:: Source passage

Stephen Smalley <sds@...ho.nsa.gov> wrote:

> > Sounds okay.  I'm not sure how I'd allow that to be configured.  I suspect
> > it'd have to involve the cache module calling an LSM hook for each cache.
> 
> I'd expect some userspace process to provide the proper context for each
> cache to the cache module during normal configuration, and that context would
> come from the same config file that defines the rest of the cache info.

This is read by the cachefilesd daemon and fed to the module prior to the
start of the caching.

> There would need to be a permission check (via a security hook call) at that
> point between the process' context and the provided context to prevent a
> given process from setting the context arbitrarily.

Okay.

> Is the configuration of the cache module done by the cache daemon itself?

Yes.

> What access checks is it normally subjected to?  Do you already perform a
> check against the cache dir?

The module lets the VFS DAC and MAC stuff check that root has writable access
to the cache dir and will also do checks of the xattr if it's there already.

> The cache module would then internally store the per-cache context values,

Okay.

> and prior to creating a file within the cache, it would set the current
> fscreate attribute (via a security hook call) to that per-cache value, in
> much the same way it is presently setting the fsuid/fsgid.

That sounds reasonable.  There has to be some way to revert it, though.

> The fscreate attribute is normally set via the security_setprocattr hook
> (when a task writes to /proc/self/attr/fscreate);

That makes it sound like fscreate is a per-process attribute, not a per-thread
attribute.  The former would definitely be a problem.

::::
:: Exercise data

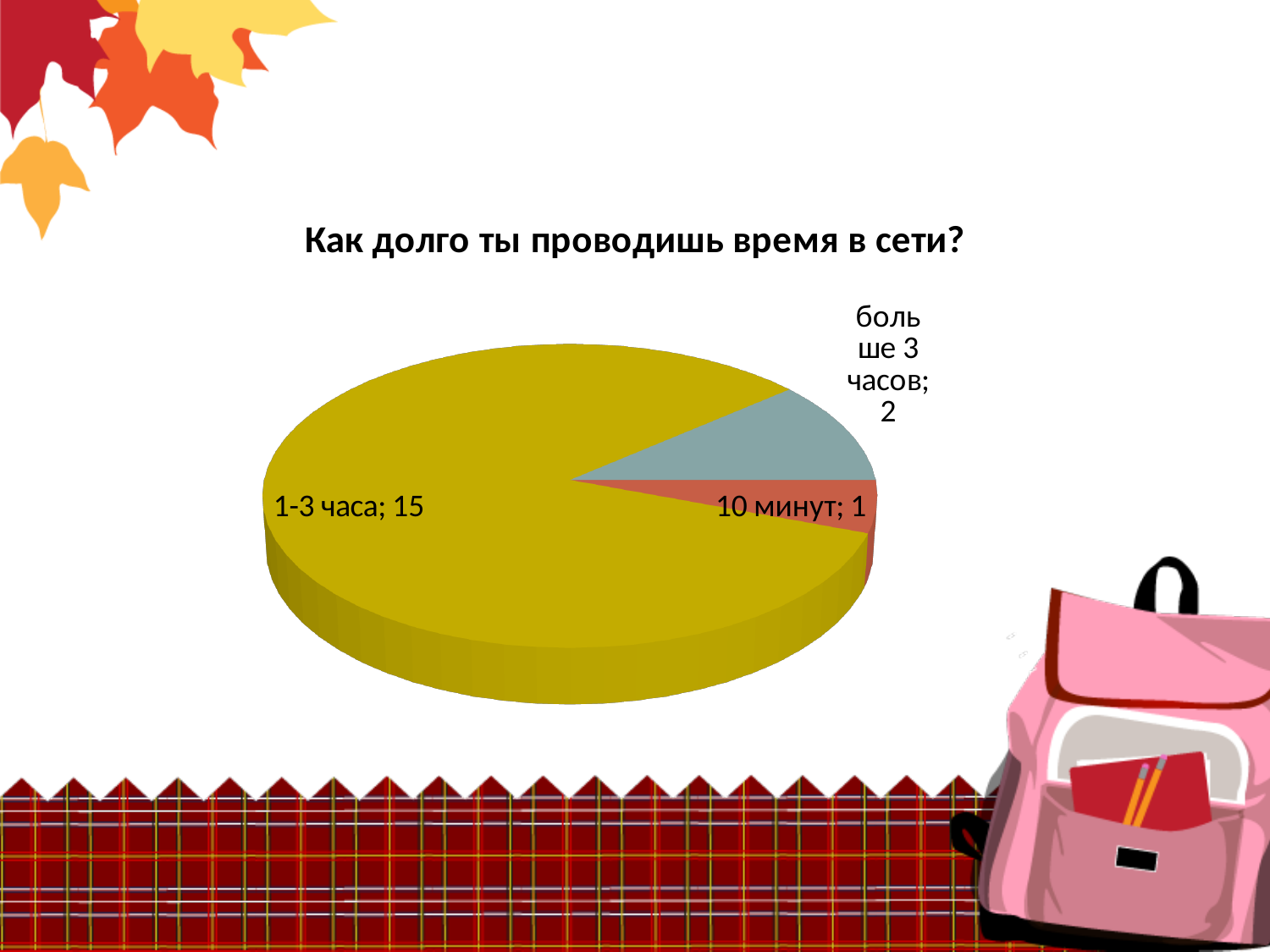
What is the value for "больше 3 часов"? 2 Which category has the largest slice? 1-3 часа What kind of chart is shown on the slide? pie chart What is the value for "10 минут"? 1 What colour is the "1-3 часа" slice? yellow Which is larger, the value for "больше 3 часов" or the value for "10 минут"? больше 3 часов Which category has the smallest slice? 10 минут How many slices does the pie chart have? 3 What is the value for "1-3 часа"? 15 What is the total of all slices in the pie chart? 18 What is the difference between the values for "1-3 часа" and "больше 3 часов"? 13 What is the title of the chart? Как долго ты проводишь время в сети?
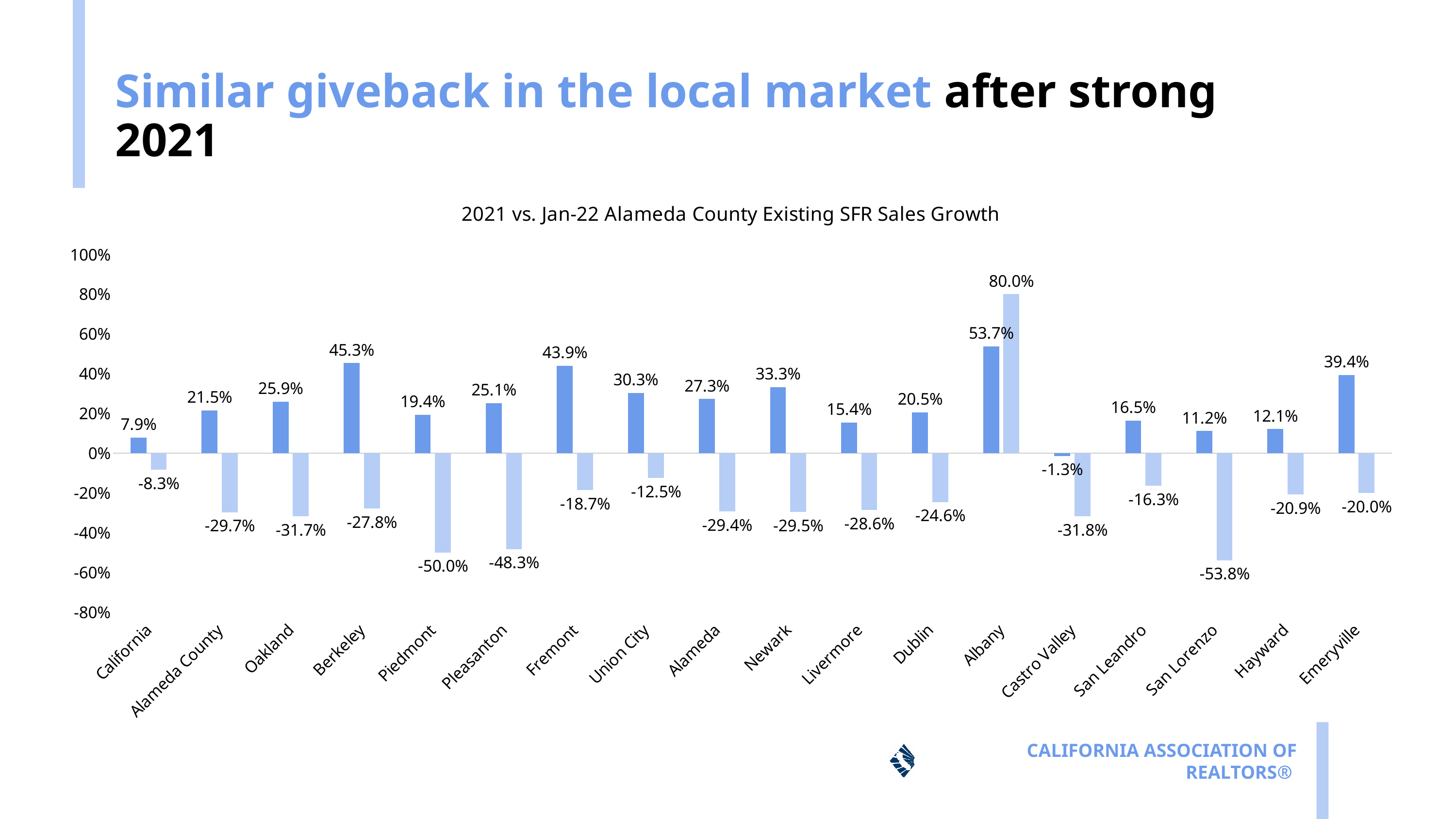
What is the difference between the darker blue (2021) value for Fremont and for Oakland? 18.0 percentage points Which city has the lowest lighter blue (Jan-22) value? San Lorenzo What is the title of the chart? 2021 vs. Jan-22 Alameda County Existing SFR Sales Growth What is the darker blue (2021) value for Berkeley? 45.3% What is the lighter blue (Jan-22) value for Albany? 80.0% Which city has the highest darker blue (2021) value? Albany What is the lighter blue (Jan-22) value for San Lorenzo? -53.8% What kind of chart is shown on the slide? bar chart Which is larger, the darker blue (2021) value for Fremont or for Oakland? Fremont What is the darker blue (2021) value for California? 7.9% Which city has the lowest darker blue (2021) value? Castro Valley How many cities or regions are shown along the x axis of the chart? 18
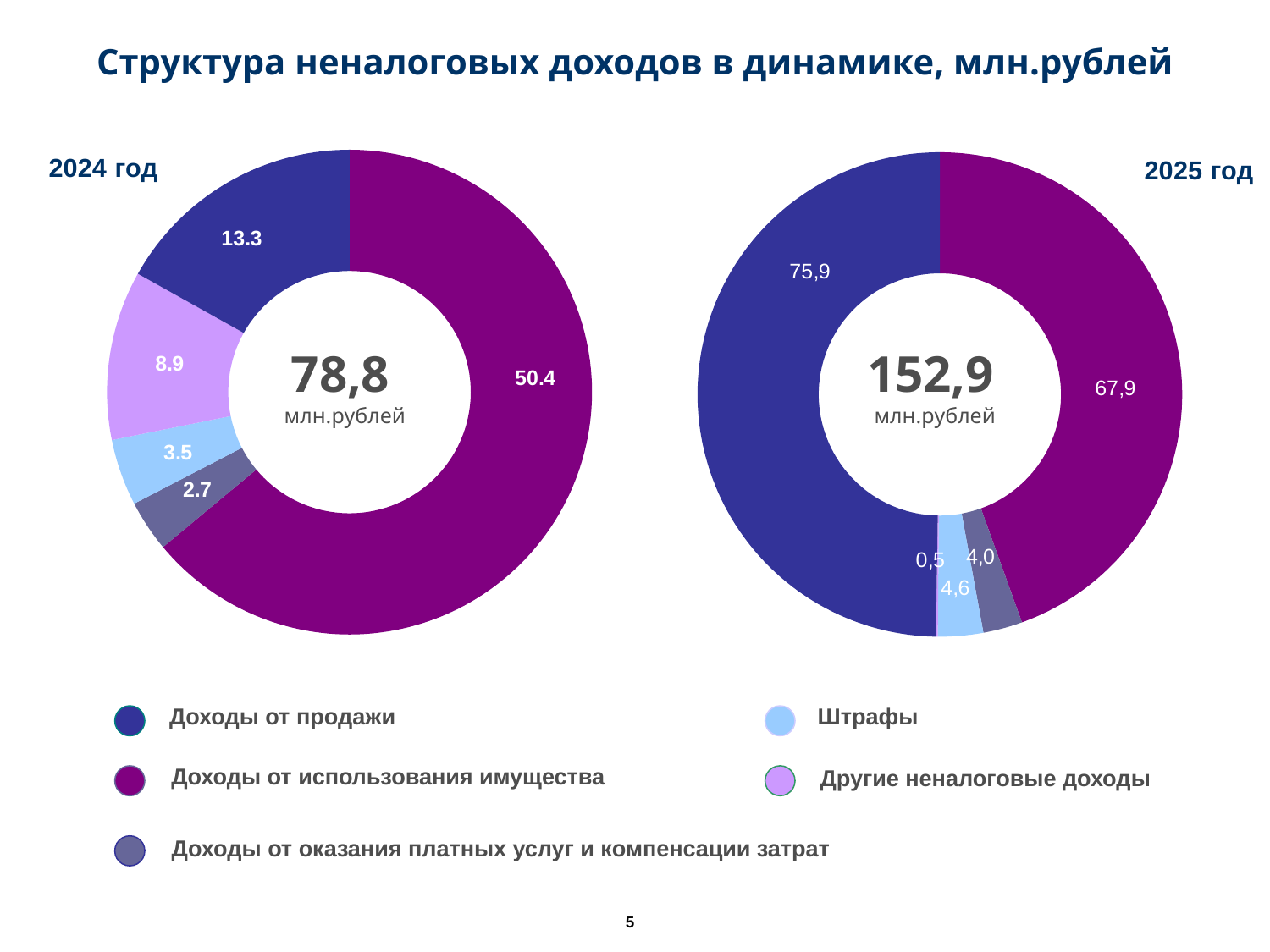
In the 2024 год chart, what is the value for Штрафы? 3.5 In the 2024 год chart, which category has the smallest value? Доходы от оказания платных услуг и компенсации затрат How many categories does the legend list? 5 In the 2024 год chart, which category has the largest value? Доходы от использования имущества What type of chart is used on this slide? Donut (pie) chart In the 2025 год chart, which is larger: Штрафы or Доходы от оказания платных услуг и компенсации затрат? Штрафы In the 2025 год chart, what is the value for Доходы от продажи? 75,9 In the 2025 год chart, what is the difference between Доходы от продажи and Доходы от использования имущества? 8,0 What is the total shown in the centre of the 2025 год chart? 152,9 млн.рублей In the 2025 год chart, which category has the smallest value? Другие неналоговые доходы In the 2024 год chart, what is the value for Доходы от использования имущества? 50.4 In the 2025 год chart, what is the value for Другие неналоговые доходы? 0,5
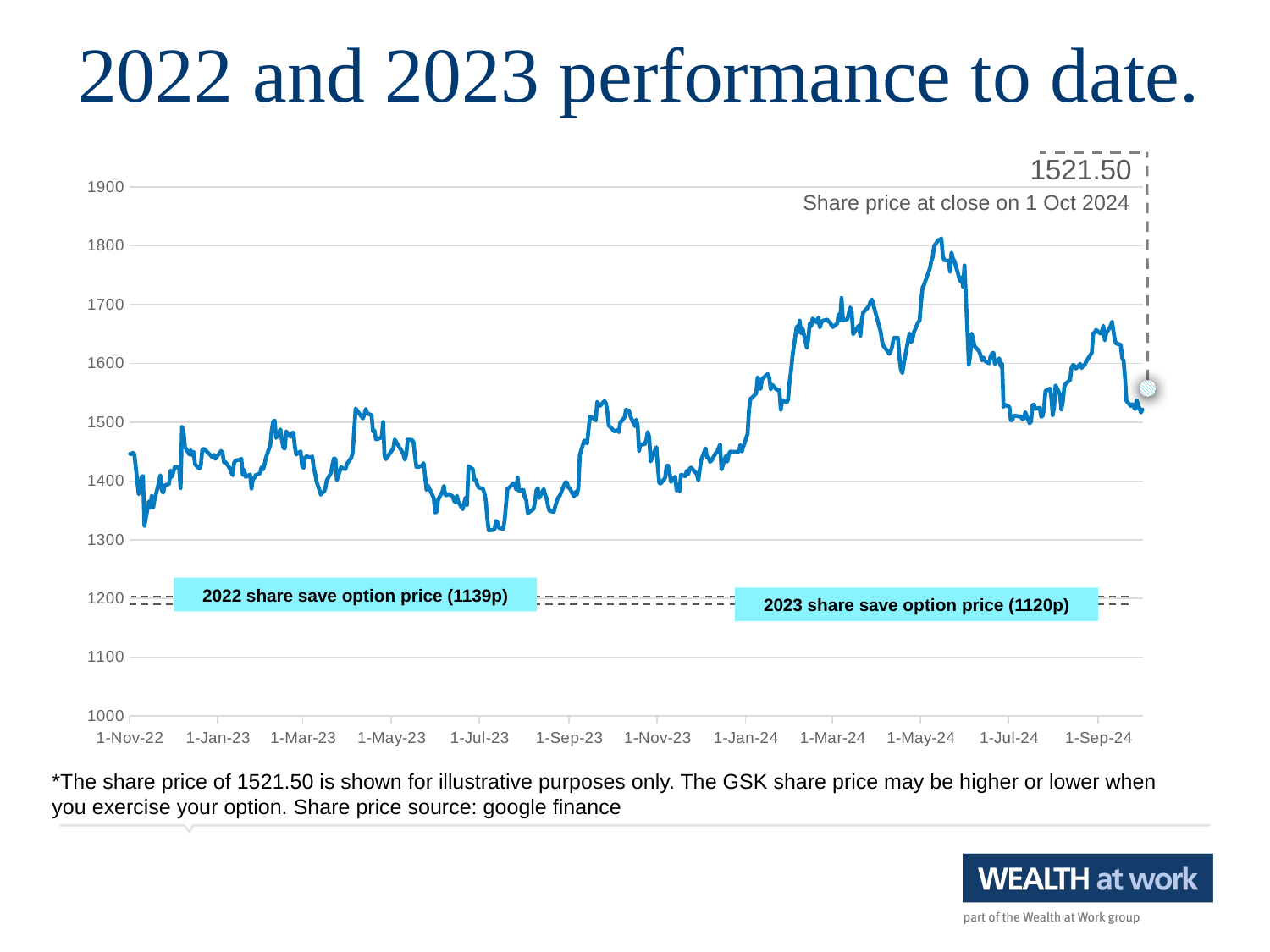
How many date labels are shown on the x axis? 12 What is the 2022 share save option price shown on the chart? 1139p Is the share price at close on 1 Oct 2024 greater or less than the 2022 share save option price? greater What is the share price at close on 1 Oct 2024 shown on the chart? 1521.50 Is the highest point of the share price line greater or less than 1700? greater What is the title of the slide? 2022 and 2023 performance to date. What is the difference between the 2022 share save option price and the 2023 share save option price? 19p What kind of chart is shown on the slide? line chart Which share save option price is higher, 2022 or 2023? 2022 Does the share price line generally rise or fall between 1-Jan-24 and 1-May-24? rise Is the lowest point of the share price line, around July 2023, greater or less than 1400? less What is the 2023 share save option price shown on the chart? 1120p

::::

Work request:
Answer these from the email exchange:
1. Which daemon reads the configuration and feeds it to the module before caching starts?
2. Which hook normally sets the fscreate attribute?
3. What does the module let the VFS DAC and MAC checks confirm about the cache dir?
The data stand apart from the email exchange and are separate material.

Task solution:
1. The cachefilesd daemon.
2. The security_setprocattr hook.
3. That root has writable access to it.